Black And Hispanic Students Punished More Severely Than White Counterparts

“Racial disparities in school suspension rates are almost entirely the result of differing rates of misbehavior within different demographics, not school officials’ racism,” Hans Bader, senior attorney at the Competitive Enterprise Institute, wrote in a May 20 post on the blog of the libertarian think tank.

He cited a new study in the Journal of Criminal Justice in which a team of criminologists and academics concluded that differences in rates of suspension between racial groups “appear to be a function of differences in problem behaviors that emerge early in life, that remain relatively stable over time, and that materialize in the classroom.”

“[S]chool disciplinary rates may also reflect the problematic behaviors of black youth,” the study said.

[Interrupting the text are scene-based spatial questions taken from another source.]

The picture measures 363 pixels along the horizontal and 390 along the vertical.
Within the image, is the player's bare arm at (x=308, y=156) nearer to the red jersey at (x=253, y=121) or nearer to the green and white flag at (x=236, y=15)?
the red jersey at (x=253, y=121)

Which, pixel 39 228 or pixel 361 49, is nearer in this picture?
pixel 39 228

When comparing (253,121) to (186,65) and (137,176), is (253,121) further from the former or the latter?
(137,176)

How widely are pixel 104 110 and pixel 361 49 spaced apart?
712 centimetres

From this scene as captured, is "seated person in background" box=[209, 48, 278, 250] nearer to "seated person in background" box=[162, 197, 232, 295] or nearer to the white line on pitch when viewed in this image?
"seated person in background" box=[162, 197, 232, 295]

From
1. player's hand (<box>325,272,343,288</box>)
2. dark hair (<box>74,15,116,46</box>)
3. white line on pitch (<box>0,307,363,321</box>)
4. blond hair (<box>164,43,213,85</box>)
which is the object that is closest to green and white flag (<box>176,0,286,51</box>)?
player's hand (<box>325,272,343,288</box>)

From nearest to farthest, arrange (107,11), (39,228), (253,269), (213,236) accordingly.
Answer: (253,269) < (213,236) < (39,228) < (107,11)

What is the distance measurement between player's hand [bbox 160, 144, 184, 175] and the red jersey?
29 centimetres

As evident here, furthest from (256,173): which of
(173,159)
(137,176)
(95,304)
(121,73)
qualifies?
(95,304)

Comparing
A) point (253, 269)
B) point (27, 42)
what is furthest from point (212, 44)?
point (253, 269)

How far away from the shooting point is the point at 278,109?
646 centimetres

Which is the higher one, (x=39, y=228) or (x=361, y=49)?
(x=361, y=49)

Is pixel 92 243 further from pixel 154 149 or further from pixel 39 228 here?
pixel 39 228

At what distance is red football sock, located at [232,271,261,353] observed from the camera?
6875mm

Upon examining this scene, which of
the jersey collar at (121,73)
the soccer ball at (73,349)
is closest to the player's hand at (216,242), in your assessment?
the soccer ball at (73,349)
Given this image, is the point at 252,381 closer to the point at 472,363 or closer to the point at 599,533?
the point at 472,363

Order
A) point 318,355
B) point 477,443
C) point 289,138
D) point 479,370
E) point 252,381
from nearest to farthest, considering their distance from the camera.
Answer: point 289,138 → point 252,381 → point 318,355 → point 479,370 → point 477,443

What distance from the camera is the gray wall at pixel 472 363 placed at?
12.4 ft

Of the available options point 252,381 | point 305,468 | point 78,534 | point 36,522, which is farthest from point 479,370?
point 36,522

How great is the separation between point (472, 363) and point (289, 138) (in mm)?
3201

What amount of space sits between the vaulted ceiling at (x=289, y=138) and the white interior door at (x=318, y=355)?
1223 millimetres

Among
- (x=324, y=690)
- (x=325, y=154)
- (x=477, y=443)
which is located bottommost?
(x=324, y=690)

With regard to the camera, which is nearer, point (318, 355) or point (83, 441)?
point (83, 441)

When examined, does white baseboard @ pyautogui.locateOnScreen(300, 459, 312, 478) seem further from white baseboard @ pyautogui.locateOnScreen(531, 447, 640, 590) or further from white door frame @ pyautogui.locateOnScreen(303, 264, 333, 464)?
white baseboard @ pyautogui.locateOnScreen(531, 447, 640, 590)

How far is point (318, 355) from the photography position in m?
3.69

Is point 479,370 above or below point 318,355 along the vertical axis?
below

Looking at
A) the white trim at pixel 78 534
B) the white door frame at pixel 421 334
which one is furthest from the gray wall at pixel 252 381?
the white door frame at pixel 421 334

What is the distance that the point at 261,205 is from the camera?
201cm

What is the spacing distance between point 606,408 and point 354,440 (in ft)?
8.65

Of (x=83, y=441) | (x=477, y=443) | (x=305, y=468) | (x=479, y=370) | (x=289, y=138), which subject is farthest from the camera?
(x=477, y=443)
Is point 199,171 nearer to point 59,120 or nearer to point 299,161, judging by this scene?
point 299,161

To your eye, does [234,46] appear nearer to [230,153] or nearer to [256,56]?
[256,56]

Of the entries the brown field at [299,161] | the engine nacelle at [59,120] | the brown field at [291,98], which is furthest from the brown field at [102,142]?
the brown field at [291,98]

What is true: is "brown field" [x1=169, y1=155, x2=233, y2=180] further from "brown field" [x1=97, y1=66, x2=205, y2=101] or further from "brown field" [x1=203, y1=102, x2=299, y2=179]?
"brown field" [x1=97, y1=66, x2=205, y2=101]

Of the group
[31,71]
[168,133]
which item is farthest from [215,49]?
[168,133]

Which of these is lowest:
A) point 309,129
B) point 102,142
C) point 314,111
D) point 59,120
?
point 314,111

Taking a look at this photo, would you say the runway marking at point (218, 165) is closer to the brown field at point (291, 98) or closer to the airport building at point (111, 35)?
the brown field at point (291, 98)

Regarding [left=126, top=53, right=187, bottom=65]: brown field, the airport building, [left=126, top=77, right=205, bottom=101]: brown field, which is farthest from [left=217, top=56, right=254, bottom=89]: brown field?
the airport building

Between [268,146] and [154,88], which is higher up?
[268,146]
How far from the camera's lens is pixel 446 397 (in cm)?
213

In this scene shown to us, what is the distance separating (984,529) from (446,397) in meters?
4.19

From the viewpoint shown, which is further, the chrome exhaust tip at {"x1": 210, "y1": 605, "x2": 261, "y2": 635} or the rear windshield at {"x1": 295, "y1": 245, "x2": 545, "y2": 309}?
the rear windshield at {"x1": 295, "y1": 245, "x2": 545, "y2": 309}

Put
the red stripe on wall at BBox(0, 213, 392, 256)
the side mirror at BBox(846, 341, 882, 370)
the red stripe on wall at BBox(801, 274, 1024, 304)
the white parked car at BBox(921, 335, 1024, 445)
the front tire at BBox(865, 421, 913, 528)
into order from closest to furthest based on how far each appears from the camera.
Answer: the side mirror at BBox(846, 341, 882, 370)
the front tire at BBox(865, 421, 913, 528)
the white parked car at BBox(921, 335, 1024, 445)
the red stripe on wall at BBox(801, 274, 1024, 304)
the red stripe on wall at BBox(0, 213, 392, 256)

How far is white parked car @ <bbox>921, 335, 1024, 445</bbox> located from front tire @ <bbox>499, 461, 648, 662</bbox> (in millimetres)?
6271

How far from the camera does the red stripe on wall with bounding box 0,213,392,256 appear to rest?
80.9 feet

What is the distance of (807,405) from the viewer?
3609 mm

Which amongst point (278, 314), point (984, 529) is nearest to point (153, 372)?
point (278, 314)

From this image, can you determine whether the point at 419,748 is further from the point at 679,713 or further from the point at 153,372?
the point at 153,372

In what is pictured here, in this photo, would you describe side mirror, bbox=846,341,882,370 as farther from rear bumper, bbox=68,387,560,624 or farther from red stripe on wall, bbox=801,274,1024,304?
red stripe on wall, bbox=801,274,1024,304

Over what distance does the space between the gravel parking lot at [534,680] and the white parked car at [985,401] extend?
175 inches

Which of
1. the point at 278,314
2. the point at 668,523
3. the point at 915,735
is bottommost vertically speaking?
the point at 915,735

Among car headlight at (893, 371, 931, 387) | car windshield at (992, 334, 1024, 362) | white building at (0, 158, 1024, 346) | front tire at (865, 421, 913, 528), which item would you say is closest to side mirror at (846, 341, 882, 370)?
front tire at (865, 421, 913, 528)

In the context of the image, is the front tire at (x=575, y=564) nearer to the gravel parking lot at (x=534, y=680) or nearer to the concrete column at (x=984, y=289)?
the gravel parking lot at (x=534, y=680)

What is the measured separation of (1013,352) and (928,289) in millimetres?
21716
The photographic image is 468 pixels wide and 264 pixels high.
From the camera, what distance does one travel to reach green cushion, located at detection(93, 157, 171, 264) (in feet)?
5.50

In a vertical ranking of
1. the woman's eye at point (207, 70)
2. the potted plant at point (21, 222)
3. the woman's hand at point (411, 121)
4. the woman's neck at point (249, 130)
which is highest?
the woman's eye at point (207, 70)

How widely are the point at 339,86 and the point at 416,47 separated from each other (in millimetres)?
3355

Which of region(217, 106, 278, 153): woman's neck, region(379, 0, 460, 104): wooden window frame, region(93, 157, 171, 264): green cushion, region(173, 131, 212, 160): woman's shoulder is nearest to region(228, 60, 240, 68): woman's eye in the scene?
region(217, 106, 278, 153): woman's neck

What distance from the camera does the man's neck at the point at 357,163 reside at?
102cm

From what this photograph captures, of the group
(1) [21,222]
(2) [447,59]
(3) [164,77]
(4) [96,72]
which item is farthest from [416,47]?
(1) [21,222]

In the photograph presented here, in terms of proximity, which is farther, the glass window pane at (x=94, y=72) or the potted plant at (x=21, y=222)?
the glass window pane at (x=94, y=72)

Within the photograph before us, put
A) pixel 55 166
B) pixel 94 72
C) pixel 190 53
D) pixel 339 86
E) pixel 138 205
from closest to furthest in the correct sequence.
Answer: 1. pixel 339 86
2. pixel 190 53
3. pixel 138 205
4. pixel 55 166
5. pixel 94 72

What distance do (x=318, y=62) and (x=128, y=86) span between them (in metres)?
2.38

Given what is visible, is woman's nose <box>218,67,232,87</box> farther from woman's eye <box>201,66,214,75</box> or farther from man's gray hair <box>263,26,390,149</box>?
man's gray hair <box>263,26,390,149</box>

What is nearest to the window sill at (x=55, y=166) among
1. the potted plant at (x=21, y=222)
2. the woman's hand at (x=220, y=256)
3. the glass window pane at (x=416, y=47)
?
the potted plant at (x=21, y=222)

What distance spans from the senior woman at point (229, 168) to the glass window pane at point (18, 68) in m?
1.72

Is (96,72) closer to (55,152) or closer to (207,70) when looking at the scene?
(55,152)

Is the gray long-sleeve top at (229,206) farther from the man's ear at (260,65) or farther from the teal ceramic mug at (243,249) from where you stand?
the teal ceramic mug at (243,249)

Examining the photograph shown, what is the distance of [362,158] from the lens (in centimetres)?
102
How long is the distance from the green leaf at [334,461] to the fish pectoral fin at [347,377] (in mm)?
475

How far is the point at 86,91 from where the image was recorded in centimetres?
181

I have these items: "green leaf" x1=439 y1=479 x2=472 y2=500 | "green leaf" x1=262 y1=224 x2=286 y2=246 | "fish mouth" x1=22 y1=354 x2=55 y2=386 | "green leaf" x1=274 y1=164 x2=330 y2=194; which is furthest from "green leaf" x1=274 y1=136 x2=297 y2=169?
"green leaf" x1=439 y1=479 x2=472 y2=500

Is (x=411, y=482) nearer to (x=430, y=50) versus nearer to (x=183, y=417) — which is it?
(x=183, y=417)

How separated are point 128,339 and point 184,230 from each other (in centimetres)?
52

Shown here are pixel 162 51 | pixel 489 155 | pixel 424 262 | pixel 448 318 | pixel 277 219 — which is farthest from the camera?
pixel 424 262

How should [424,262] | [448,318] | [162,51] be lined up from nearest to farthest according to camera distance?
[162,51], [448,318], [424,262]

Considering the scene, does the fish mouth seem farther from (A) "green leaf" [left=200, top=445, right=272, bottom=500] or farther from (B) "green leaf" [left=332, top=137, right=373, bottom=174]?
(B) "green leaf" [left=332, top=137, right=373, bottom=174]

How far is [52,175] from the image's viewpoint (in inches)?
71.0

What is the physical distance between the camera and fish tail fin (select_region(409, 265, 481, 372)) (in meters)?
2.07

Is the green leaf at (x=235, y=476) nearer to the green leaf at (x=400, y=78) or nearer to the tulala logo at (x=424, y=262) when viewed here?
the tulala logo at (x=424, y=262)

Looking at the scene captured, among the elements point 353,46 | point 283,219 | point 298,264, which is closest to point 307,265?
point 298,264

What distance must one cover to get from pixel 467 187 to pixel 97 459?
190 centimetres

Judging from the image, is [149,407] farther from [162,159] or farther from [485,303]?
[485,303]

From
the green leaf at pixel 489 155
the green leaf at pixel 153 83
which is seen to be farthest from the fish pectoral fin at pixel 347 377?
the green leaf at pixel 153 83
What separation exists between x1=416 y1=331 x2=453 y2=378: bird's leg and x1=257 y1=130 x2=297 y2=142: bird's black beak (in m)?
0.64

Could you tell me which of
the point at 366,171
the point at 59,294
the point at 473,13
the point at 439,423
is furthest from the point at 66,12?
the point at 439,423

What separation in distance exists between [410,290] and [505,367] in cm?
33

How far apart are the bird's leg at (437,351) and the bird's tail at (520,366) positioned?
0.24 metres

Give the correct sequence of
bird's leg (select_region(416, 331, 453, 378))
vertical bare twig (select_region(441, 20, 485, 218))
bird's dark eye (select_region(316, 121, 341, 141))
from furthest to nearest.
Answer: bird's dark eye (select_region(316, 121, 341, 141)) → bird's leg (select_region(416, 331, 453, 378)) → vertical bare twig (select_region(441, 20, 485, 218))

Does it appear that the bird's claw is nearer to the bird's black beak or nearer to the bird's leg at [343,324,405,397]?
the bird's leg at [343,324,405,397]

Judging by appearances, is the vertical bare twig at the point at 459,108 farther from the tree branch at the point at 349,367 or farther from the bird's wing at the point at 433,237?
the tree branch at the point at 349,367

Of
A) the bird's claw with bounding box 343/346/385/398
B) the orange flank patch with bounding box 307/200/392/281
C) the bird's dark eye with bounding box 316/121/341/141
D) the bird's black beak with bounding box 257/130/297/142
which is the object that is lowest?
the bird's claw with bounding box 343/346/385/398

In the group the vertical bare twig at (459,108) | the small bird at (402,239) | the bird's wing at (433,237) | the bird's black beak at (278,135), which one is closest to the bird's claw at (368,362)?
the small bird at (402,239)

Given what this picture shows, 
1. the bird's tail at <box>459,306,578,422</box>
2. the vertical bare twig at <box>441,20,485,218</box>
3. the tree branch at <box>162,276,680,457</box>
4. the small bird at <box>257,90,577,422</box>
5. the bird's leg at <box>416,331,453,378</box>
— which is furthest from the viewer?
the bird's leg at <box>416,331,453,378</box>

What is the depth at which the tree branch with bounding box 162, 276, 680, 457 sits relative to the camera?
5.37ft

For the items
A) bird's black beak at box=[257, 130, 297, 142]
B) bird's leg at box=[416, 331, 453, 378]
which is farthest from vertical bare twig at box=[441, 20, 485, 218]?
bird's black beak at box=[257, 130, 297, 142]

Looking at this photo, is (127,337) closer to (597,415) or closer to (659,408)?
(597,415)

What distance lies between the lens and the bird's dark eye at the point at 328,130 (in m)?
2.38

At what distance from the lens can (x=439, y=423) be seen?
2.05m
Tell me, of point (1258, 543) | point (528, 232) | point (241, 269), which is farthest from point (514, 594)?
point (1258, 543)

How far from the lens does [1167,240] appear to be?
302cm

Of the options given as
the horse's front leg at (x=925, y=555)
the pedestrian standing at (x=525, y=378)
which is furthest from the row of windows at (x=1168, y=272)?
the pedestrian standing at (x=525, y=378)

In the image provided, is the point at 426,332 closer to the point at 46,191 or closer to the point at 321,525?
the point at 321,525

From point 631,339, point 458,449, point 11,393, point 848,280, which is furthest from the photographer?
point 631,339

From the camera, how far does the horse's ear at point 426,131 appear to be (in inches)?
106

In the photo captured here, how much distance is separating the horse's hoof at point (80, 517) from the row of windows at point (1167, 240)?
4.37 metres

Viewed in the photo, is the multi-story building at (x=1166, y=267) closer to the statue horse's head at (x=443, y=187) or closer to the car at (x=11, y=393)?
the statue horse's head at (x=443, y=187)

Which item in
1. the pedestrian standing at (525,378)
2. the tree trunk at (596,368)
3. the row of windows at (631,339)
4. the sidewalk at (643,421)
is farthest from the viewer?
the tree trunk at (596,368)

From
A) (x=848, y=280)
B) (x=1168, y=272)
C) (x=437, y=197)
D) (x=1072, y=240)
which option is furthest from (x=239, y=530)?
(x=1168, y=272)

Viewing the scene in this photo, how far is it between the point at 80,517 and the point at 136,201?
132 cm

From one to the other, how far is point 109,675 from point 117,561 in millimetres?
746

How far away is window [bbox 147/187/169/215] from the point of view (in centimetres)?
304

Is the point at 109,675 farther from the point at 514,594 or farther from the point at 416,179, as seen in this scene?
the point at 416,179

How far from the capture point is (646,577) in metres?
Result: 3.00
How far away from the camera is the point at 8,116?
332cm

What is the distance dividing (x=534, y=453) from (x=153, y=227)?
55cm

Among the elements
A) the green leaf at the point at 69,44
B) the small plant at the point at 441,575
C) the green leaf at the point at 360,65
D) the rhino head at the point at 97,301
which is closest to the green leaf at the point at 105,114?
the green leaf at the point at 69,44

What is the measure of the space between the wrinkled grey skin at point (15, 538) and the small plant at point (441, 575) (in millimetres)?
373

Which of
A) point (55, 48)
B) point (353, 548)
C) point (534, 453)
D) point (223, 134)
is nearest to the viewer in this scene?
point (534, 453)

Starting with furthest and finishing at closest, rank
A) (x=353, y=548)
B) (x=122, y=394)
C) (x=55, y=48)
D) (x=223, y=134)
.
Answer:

Bader also argues that the belief that stringent school discipline policies result in large relative racial differences in suspensions “is exactly the opposite of reality. Relaxing discipline standards and otherwise reducing discipline rates leads to larger, not smaller, relative differences in discipline rates.”

In the long run, he warned, threatening school districts with civil rights investigations for “racially disparate impact” in discipline will not eliminate harsh zero-tolerance policies but “reinforce them, since for all their warts, they have less ‘disparate impact’ than alternative, less rigid disciplinary rules.”